- Vijay Mahadevan, Argonne National Laboratory
- Paul Ullrich, University of California, Davis
Coupled multimodel simulations involve high degree of computationally complex workflows, and achieving consistently accurate solutions is strongly dependent on the choice of spatiotemporal numerical algorithms used to resolve the interacting scales in physical models. Rigorous spatial coupling between components in such systems involve field transformations, and communication of data across multiresolution grids, while preserving key attributes of interest such as global integrals and local features, which is usually referred to as the process of ""remapping"". Such remap procedures are critical in ensuring stability and accuracy of scientific codes simulating multiphysics problems that typically occur in many different scientific domains such as Fluid-Structure interaction, nuclear reactor analysis, magneto-hydrodynamics modeling, and Climate and Weather simulations to name a few.

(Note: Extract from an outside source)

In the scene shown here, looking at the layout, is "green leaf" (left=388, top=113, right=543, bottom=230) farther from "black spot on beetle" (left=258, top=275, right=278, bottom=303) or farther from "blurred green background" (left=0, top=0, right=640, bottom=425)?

Understanding and dynamically controlling the dominant sources of errors in these coupled system will be key to achieving predictable and verifiable results on current and future computing architectures. It is sufficiently well known that improper treatment of the coupled solution terms in multiphysics simulations can lead to large inaccuracies that can propagate and destroy the overall accuracy and stability of the numerical computation. And a critical factor contributing to the spatiotemporal accuracy in modeling such phenomena is due to the consistent solution mapping between different discretizations of the domain, which are often tuned to resolve spatial scales of interest in the various coupled model components.
Over the past several decades, many high-order, stable interpolators and remappers have been proposed for tackling nonlinear multimodel problems. Many of these methods utilize variations of standard interpolation techniques (nearest neighbor, bilinear/trilinear using lagrange functionals, and using high-order spline basis expansions), advanced interpolators with complex constraints (radial-basis, cubic-spline, generalized moving least-squares), and finite-element based patch-reconstruction or L2 minimization procedures. Other remapping methods for such problems utilize problem-specific approximations that may be discretization and resolution dependent.
In the current mini-symposia, we aim to bring together researchers and scientists from various scientific backgrounds to present stable remapping strategies to accurately resolve strongly dependent, homogeneous (volumetric, full-domain), and heterogeneous (surface, interface-exchange) coupling phenomena. This session will thus provide a glimpse of the current state-of-art remapping schemes that provide consistently accurate (preserving theoretical order of convergence for smooth solution fields), mass and energy conserving, monotone (preserving global solution bounds), and minimally dissipative (preserving local features). While all these features may not be possible in any single, general purpose remapping scheme, we expect discussions triggered from the talks in the session will enable interested researchers to improve and apply strategies to their own scientific domains.